Frankly my dear

They’ve been running commercials on TV lately for Buick (or maybe it’s Pontiac or some other GM brand) with “Harley Earl” talking about how he’s “come back” to do something or other. I don’t pay too much attention to what he’s saying, because, after all, it’s a Buick commercial. I’m never going to buy a Buick.

Anyway, they seem to think that everyone watching will know who Harley Earl is. However, I had no idea who he is. Google is my friend, and by searching for his name, I found out that he should be quite famous. He came up with the ideas of putting chrome and fins on cars. He pioneered the use of clay 3D models of new cars. He designed the LeSabre. And the original Corvette. But he retired from GM in 1959, and died ten years later.

In any case, now I understand what the point of these ads is. They want people to think of GM as the home of great automotive design. The problem here would seem to be that the audience they’re likely aiming at – people in their 20s and 30s who normally buy Japanese or German cars, probably don’t know any more about Harley Earl than I did. So the fact that he’s “come back” means nothing. However, if Buick builds one of the rocket-car Firebirds that Harley designed in the 50s (they’re under “Earl’s Inspirations”), I might just have to buy a Buick after all.

Yet another online personality test. My inner rock star is Sting. At least I’m not N’Synch or something like that. I was really worried it might end up as Michael Bolton, and then I’d have to seriously consider just ending it all.

I’m not sure why someone took the time to do this. Although, to be fair, I never would have noticed it otherwise…

See you all next year; I’m on vacation (and very much not available) next week.

Boxing Day is here at last!

This is the future of home electronics. Just wait another year or two, and both Sony and Microsoft will be all over this sort of thing. I’m looking forward to that battle; it’s hard to pick a favorite.

I’m going to try to clear out a few old links I’ve been saving. I’ve got an interview with Rob Rosenberger; would you like to read it?

How about a silly story about Barry Bonds? There’s some other funny stuff there too; The Spitter could be considered the Onion’s sports section…

One more for you. This may be the best thing I’ve ever heard about Timbuktu. I know I’ve been less than impressed with it.

A beer in a tree

Merry Christmas, eh hoser?

Mike sent me this link on Friday. I like making fun of Michael Jackson, don’t you? It’s so easy, even a baby could do it.

I’m feeling older than ever today. I heard about this yesterday, after the morning report went out…

One more, in the spirit of Christmas. For anyone who doesn’t think Perl is a real programming language, I ask, “Can C+ do this?”

I hope all of you who celebrate Christmas enjoy the holiday. For those of you who don’t celebrate the holiday, enjoy the day off. Spend some time with those you love; that’s my plan for the day. And unless you like crowds, stay away from the movie theatres. Don says Christmas is the busiest day of the year.

Two turtlenecks

Would you like to build your own Macintosh? I’m not entirely sure why you would bother to, but apparently it is possible. I don’t think that used to be the case.

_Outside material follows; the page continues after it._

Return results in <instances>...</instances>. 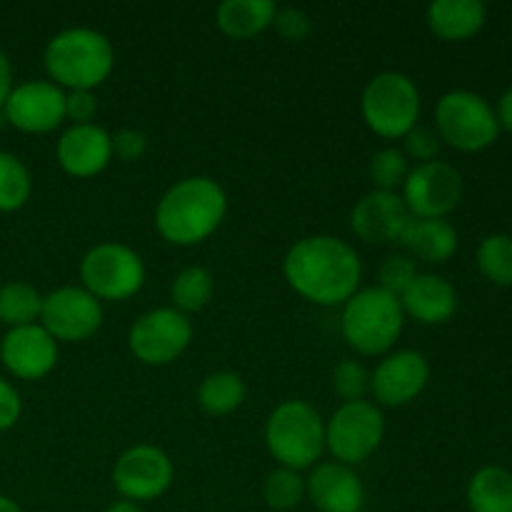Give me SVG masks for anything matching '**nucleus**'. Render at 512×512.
I'll return each mask as SVG.
<instances>
[{"instance_id": "obj_21", "label": "nucleus", "mask_w": 512, "mask_h": 512, "mask_svg": "<svg viewBox=\"0 0 512 512\" xmlns=\"http://www.w3.org/2000/svg\"><path fill=\"white\" fill-rule=\"evenodd\" d=\"M425 20L440 40L463 43L485 28L488 8L480 0H435L428 5Z\"/></svg>"}, {"instance_id": "obj_6", "label": "nucleus", "mask_w": 512, "mask_h": 512, "mask_svg": "<svg viewBox=\"0 0 512 512\" xmlns=\"http://www.w3.org/2000/svg\"><path fill=\"white\" fill-rule=\"evenodd\" d=\"M365 125L385 140H403L420 120V90L410 75L385 70L368 80L360 95Z\"/></svg>"}, {"instance_id": "obj_37", "label": "nucleus", "mask_w": 512, "mask_h": 512, "mask_svg": "<svg viewBox=\"0 0 512 512\" xmlns=\"http://www.w3.org/2000/svg\"><path fill=\"white\" fill-rule=\"evenodd\" d=\"M95 113H98V100H95L93 90L65 93V120H70L73 125H88L93 123Z\"/></svg>"}, {"instance_id": "obj_10", "label": "nucleus", "mask_w": 512, "mask_h": 512, "mask_svg": "<svg viewBox=\"0 0 512 512\" xmlns=\"http://www.w3.org/2000/svg\"><path fill=\"white\" fill-rule=\"evenodd\" d=\"M403 203L413 218L445 220L460 205L465 180L455 165L445 160L413 165L403 183Z\"/></svg>"}, {"instance_id": "obj_39", "label": "nucleus", "mask_w": 512, "mask_h": 512, "mask_svg": "<svg viewBox=\"0 0 512 512\" xmlns=\"http://www.w3.org/2000/svg\"><path fill=\"white\" fill-rule=\"evenodd\" d=\"M13 65H10L8 55L0 50V110H3L5 100H8L10 90H13Z\"/></svg>"}, {"instance_id": "obj_42", "label": "nucleus", "mask_w": 512, "mask_h": 512, "mask_svg": "<svg viewBox=\"0 0 512 512\" xmlns=\"http://www.w3.org/2000/svg\"><path fill=\"white\" fill-rule=\"evenodd\" d=\"M0 512H23V508H20L13 498H8V495L0 493Z\"/></svg>"}, {"instance_id": "obj_27", "label": "nucleus", "mask_w": 512, "mask_h": 512, "mask_svg": "<svg viewBox=\"0 0 512 512\" xmlns=\"http://www.w3.org/2000/svg\"><path fill=\"white\" fill-rule=\"evenodd\" d=\"M40 310H43V295L35 285L25 280L0 285V323L8 325V330L40 323Z\"/></svg>"}, {"instance_id": "obj_36", "label": "nucleus", "mask_w": 512, "mask_h": 512, "mask_svg": "<svg viewBox=\"0 0 512 512\" xmlns=\"http://www.w3.org/2000/svg\"><path fill=\"white\" fill-rule=\"evenodd\" d=\"M148 153V135L140 128H123L113 135V158L135 163Z\"/></svg>"}, {"instance_id": "obj_38", "label": "nucleus", "mask_w": 512, "mask_h": 512, "mask_svg": "<svg viewBox=\"0 0 512 512\" xmlns=\"http://www.w3.org/2000/svg\"><path fill=\"white\" fill-rule=\"evenodd\" d=\"M23 415V400L10 380L0 378V433L15 428V423Z\"/></svg>"}, {"instance_id": "obj_41", "label": "nucleus", "mask_w": 512, "mask_h": 512, "mask_svg": "<svg viewBox=\"0 0 512 512\" xmlns=\"http://www.w3.org/2000/svg\"><path fill=\"white\" fill-rule=\"evenodd\" d=\"M105 512H145L138 503H130V500H115Z\"/></svg>"}, {"instance_id": "obj_14", "label": "nucleus", "mask_w": 512, "mask_h": 512, "mask_svg": "<svg viewBox=\"0 0 512 512\" xmlns=\"http://www.w3.org/2000/svg\"><path fill=\"white\" fill-rule=\"evenodd\" d=\"M3 115L20 133H50L65 123V90L50 80H25L13 85Z\"/></svg>"}, {"instance_id": "obj_15", "label": "nucleus", "mask_w": 512, "mask_h": 512, "mask_svg": "<svg viewBox=\"0 0 512 512\" xmlns=\"http://www.w3.org/2000/svg\"><path fill=\"white\" fill-rule=\"evenodd\" d=\"M428 380L430 363L420 350H395L383 355L378 368L370 373V393L378 408H405L420 398Z\"/></svg>"}, {"instance_id": "obj_23", "label": "nucleus", "mask_w": 512, "mask_h": 512, "mask_svg": "<svg viewBox=\"0 0 512 512\" xmlns=\"http://www.w3.org/2000/svg\"><path fill=\"white\" fill-rule=\"evenodd\" d=\"M275 13L273 0H225L215 10V23L228 38L250 40L273 25Z\"/></svg>"}, {"instance_id": "obj_17", "label": "nucleus", "mask_w": 512, "mask_h": 512, "mask_svg": "<svg viewBox=\"0 0 512 512\" xmlns=\"http://www.w3.org/2000/svg\"><path fill=\"white\" fill-rule=\"evenodd\" d=\"M413 215L405 208L400 193L370 190L350 210V230L355 238L370 245L398 243Z\"/></svg>"}, {"instance_id": "obj_35", "label": "nucleus", "mask_w": 512, "mask_h": 512, "mask_svg": "<svg viewBox=\"0 0 512 512\" xmlns=\"http://www.w3.org/2000/svg\"><path fill=\"white\" fill-rule=\"evenodd\" d=\"M273 28L288 43H303L313 33V20H310V15L303 8L288 5V8H278L273 18Z\"/></svg>"}, {"instance_id": "obj_3", "label": "nucleus", "mask_w": 512, "mask_h": 512, "mask_svg": "<svg viewBox=\"0 0 512 512\" xmlns=\"http://www.w3.org/2000/svg\"><path fill=\"white\" fill-rule=\"evenodd\" d=\"M50 83L70 90H95L115 68V48L95 28H65L48 40L43 53Z\"/></svg>"}, {"instance_id": "obj_26", "label": "nucleus", "mask_w": 512, "mask_h": 512, "mask_svg": "<svg viewBox=\"0 0 512 512\" xmlns=\"http://www.w3.org/2000/svg\"><path fill=\"white\" fill-rule=\"evenodd\" d=\"M213 293L215 280L210 270H205L203 265H188L170 283V303H173L170 308L190 318V313H200L213 300Z\"/></svg>"}, {"instance_id": "obj_24", "label": "nucleus", "mask_w": 512, "mask_h": 512, "mask_svg": "<svg viewBox=\"0 0 512 512\" xmlns=\"http://www.w3.org/2000/svg\"><path fill=\"white\" fill-rule=\"evenodd\" d=\"M465 498L470 512H512V473L500 465L475 470Z\"/></svg>"}, {"instance_id": "obj_19", "label": "nucleus", "mask_w": 512, "mask_h": 512, "mask_svg": "<svg viewBox=\"0 0 512 512\" xmlns=\"http://www.w3.org/2000/svg\"><path fill=\"white\" fill-rule=\"evenodd\" d=\"M305 498L320 512H360L365 485L350 465L318 463L305 478Z\"/></svg>"}, {"instance_id": "obj_8", "label": "nucleus", "mask_w": 512, "mask_h": 512, "mask_svg": "<svg viewBox=\"0 0 512 512\" xmlns=\"http://www.w3.org/2000/svg\"><path fill=\"white\" fill-rule=\"evenodd\" d=\"M80 280L90 295L103 303H123L145 285V263L130 245L105 240L93 245L80 260Z\"/></svg>"}, {"instance_id": "obj_12", "label": "nucleus", "mask_w": 512, "mask_h": 512, "mask_svg": "<svg viewBox=\"0 0 512 512\" xmlns=\"http://www.w3.org/2000/svg\"><path fill=\"white\" fill-rule=\"evenodd\" d=\"M40 325L55 343H83L103 325V303L83 285H63L43 295Z\"/></svg>"}, {"instance_id": "obj_5", "label": "nucleus", "mask_w": 512, "mask_h": 512, "mask_svg": "<svg viewBox=\"0 0 512 512\" xmlns=\"http://www.w3.org/2000/svg\"><path fill=\"white\" fill-rule=\"evenodd\" d=\"M265 445L280 468H315L325 450V420L305 400H283L268 415Z\"/></svg>"}, {"instance_id": "obj_13", "label": "nucleus", "mask_w": 512, "mask_h": 512, "mask_svg": "<svg viewBox=\"0 0 512 512\" xmlns=\"http://www.w3.org/2000/svg\"><path fill=\"white\" fill-rule=\"evenodd\" d=\"M173 478V460L155 445H133L113 465V488L120 498L138 505L168 493Z\"/></svg>"}, {"instance_id": "obj_9", "label": "nucleus", "mask_w": 512, "mask_h": 512, "mask_svg": "<svg viewBox=\"0 0 512 512\" xmlns=\"http://www.w3.org/2000/svg\"><path fill=\"white\" fill-rule=\"evenodd\" d=\"M385 438V415L370 400L343 403L325 423V450L335 463H365Z\"/></svg>"}, {"instance_id": "obj_16", "label": "nucleus", "mask_w": 512, "mask_h": 512, "mask_svg": "<svg viewBox=\"0 0 512 512\" xmlns=\"http://www.w3.org/2000/svg\"><path fill=\"white\" fill-rule=\"evenodd\" d=\"M0 360L18 380H43L58 365V343L40 323L10 328L0 340Z\"/></svg>"}, {"instance_id": "obj_25", "label": "nucleus", "mask_w": 512, "mask_h": 512, "mask_svg": "<svg viewBox=\"0 0 512 512\" xmlns=\"http://www.w3.org/2000/svg\"><path fill=\"white\" fill-rule=\"evenodd\" d=\"M248 395V385L233 370H215V373L205 375L198 385V405L203 413L213 415V418H225V415L235 413L240 405L245 403Z\"/></svg>"}, {"instance_id": "obj_7", "label": "nucleus", "mask_w": 512, "mask_h": 512, "mask_svg": "<svg viewBox=\"0 0 512 512\" xmlns=\"http://www.w3.org/2000/svg\"><path fill=\"white\" fill-rule=\"evenodd\" d=\"M435 133L450 148L480 153L498 140L495 108L473 90H450L435 105Z\"/></svg>"}, {"instance_id": "obj_32", "label": "nucleus", "mask_w": 512, "mask_h": 512, "mask_svg": "<svg viewBox=\"0 0 512 512\" xmlns=\"http://www.w3.org/2000/svg\"><path fill=\"white\" fill-rule=\"evenodd\" d=\"M330 385L343 398V403L365 400L370 393V370L360 360H340L330 373Z\"/></svg>"}, {"instance_id": "obj_34", "label": "nucleus", "mask_w": 512, "mask_h": 512, "mask_svg": "<svg viewBox=\"0 0 512 512\" xmlns=\"http://www.w3.org/2000/svg\"><path fill=\"white\" fill-rule=\"evenodd\" d=\"M440 145H443V140L435 133V128L418 123L403 138V153L408 160H415V165L430 163V160H438Z\"/></svg>"}, {"instance_id": "obj_29", "label": "nucleus", "mask_w": 512, "mask_h": 512, "mask_svg": "<svg viewBox=\"0 0 512 512\" xmlns=\"http://www.w3.org/2000/svg\"><path fill=\"white\" fill-rule=\"evenodd\" d=\"M475 263L490 283L512 288V235L493 233L480 240Z\"/></svg>"}, {"instance_id": "obj_22", "label": "nucleus", "mask_w": 512, "mask_h": 512, "mask_svg": "<svg viewBox=\"0 0 512 512\" xmlns=\"http://www.w3.org/2000/svg\"><path fill=\"white\" fill-rule=\"evenodd\" d=\"M398 243L408 250L413 260L418 258L430 265H443L458 250V233L448 220L410 218Z\"/></svg>"}, {"instance_id": "obj_4", "label": "nucleus", "mask_w": 512, "mask_h": 512, "mask_svg": "<svg viewBox=\"0 0 512 512\" xmlns=\"http://www.w3.org/2000/svg\"><path fill=\"white\" fill-rule=\"evenodd\" d=\"M405 328V313L398 295L370 285L360 288L340 315L343 338L360 355H388Z\"/></svg>"}, {"instance_id": "obj_11", "label": "nucleus", "mask_w": 512, "mask_h": 512, "mask_svg": "<svg viewBox=\"0 0 512 512\" xmlns=\"http://www.w3.org/2000/svg\"><path fill=\"white\" fill-rule=\"evenodd\" d=\"M193 320L175 308H155L140 315L128 330V348L143 365H170L188 350Z\"/></svg>"}, {"instance_id": "obj_40", "label": "nucleus", "mask_w": 512, "mask_h": 512, "mask_svg": "<svg viewBox=\"0 0 512 512\" xmlns=\"http://www.w3.org/2000/svg\"><path fill=\"white\" fill-rule=\"evenodd\" d=\"M495 118H498L500 130H508L512 133V88L505 90L498 100V108H495Z\"/></svg>"}, {"instance_id": "obj_33", "label": "nucleus", "mask_w": 512, "mask_h": 512, "mask_svg": "<svg viewBox=\"0 0 512 512\" xmlns=\"http://www.w3.org/2000/svg\"><path fill=\"white\" fill-rule=\"evenodd\" d=\"M418 275V265H415V260L410 258L408 253H393L383 260V265H380L378 288L388 290V293L398 295L400 298Z\"/></svg>"}, {"instance_id": "obj_28", "label": "nucleus", "mask_w": 512, "mask_h": 512, "mask_svg": "<svg viewBox=\"0 0 512 512\" xmlns=\"http://www.w3.org/2000/svg\"><path fill=\"white\" fill-rule=\"evenodd\" d=\"M33 193V175L28 165L10 150H0V213H15Z\"/></svg>"}, {"instance_id": "obj_30", "label": "nucleus", "mask_w": 512, "mask_h": 512, "mask_svg": "<svg viewBox=\"0 0 512 512\" xmlns=\"http://www.w3.org/2000/svg\"><path fill=\"white\" fill-rule=\"evenodd\" d=\"M305 498V478L298 470L275 468L263 483V500L270 510L290 512Z\"/></svg>"}, {"instance_id": "obj_20", "label": "nucleus", "mask_w": 512, "mask_h": 512, "mask_svg": "<svg viewBox=\"0 0 512 512\" xmlns=\"http://www.w3.org/2000/svg\"><path fill=\"white\" fill-rule=\"evenodd\" d=\"M400 305L405 318L418 320L420 325H443L458 310V293L443 275L420 273L400 295Z\"/></svg>"}, {"instance_id": "obj_2", "label": "nucleus", "mask_w": 512, "mask_h": 512, "mask_svg": "<svg viewBox=\"0 0 512 512\" xmlns=\"http://www.w3.org/2000/svg\"><path fill=\"white\" fill-rule=\"evenodd\" d=\"M228 215V195L223 185L208 175L178 180L155 205V230L160 238L178 248L208 240Z\"/></svg>"}, {"instance_id": "obj_31", "label": "nucleus", "mask_w": 512, "mask_h": 512, "mask_svg": "<svg viewBox=\"0 0 512 512\" xmlns=\"http://www.w3.org/2000/svg\"><path fill=\"white\" fill-rule=\"evenodd\" d=\"M410 173V160L400 148H383L370 158L368 175L373 180V190L398 193Z\"/></svg>"}, {"instance_id": "obj_1", "label": "nucleus", "mask_w": 512, "mask_h": 512, "mask_svg": "<svg viewBox=\"0 0 512 512\" xmlns=\"http://www.w3.org/2000/svg\"><path fill=\"white\" fill-rule=\"evenodd\" d=\"M283 275L300 298L333 308L360 290L363 260L353 245L335 235H308L285 253Z\"/></svg>"}, {"instance_id": "obj_18", "label": "nucleus", "mask_w": 512, "mask_h": 512, "mask_svg": "<svg viewBox=\"0 0 512 512\" xmlns=\"http://www.w3.org/2000/svg\"><path fill=\"white\" fill-rule=\"evenodd\" d=\"M58 165L70 178H95L113 160V135L100 125H70L55 143Z\"/></svg>"}]
</instances>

Don’s not here to complain about a sports link. Not that that’s ever stopped me before. Anyway, the Baseball Hall of Fame actually has a pretty cool website.

It’s too late to order for Christmas, but maybe someone you know has a birthday coming up? Everyone needs cleaning supplies!

Three French toast

If your travels take you to Canada, perhaps you’d like to rent an RV. Believe it or not, I know a man who would like nothing better than to rent you one! If you know Graham, you might find the idea of “Graham Schreiber, President” as odd as I do. He’s a nice guy, but “hyper” doesn’t really convey the idea of how much energy he has.

Not the race car driver, but rather a strange comic book artist.

Run out of tags to put on your Christmas presents? Or maybe, like me, you just have no idea where they’ve gotten to? Here’s some help.

Six packs of two-four

There’s been a lot of rumors flying around the past week or so about the possibility of Pete Rose being reinstated to Major League Baseball. I haven’t read the entire Dowd report myself, but here’s an article detailing what’s in it by someone who has. And here’s some more on just what a lovely guy Pete is. Basically, Pete Rose broke the one rule that would get him kicked out of baseball forever. This much, nearly everyone can agree on. But it appears that he doesn’t think the rule should apply to him, and somehow he’s convinced thousands of people that he’s right. And, unfortunately, because Bud Selig wants desperately for people to like him, he’ll probably go ahead and make them happy. Pete Rose the Ballplayer deserves to be in the Hall of Fame. Unfortunately, Pete Rose the Scumbag Human Being did things that should keep him out of the Hall of Fame. Perhaps the appropriate thing would be to enshrine him about 15 years after he dies. I’m not sure about that. But I am sure that I don’t want to ever see him on the stage at Cooperstown, accepting his plaque.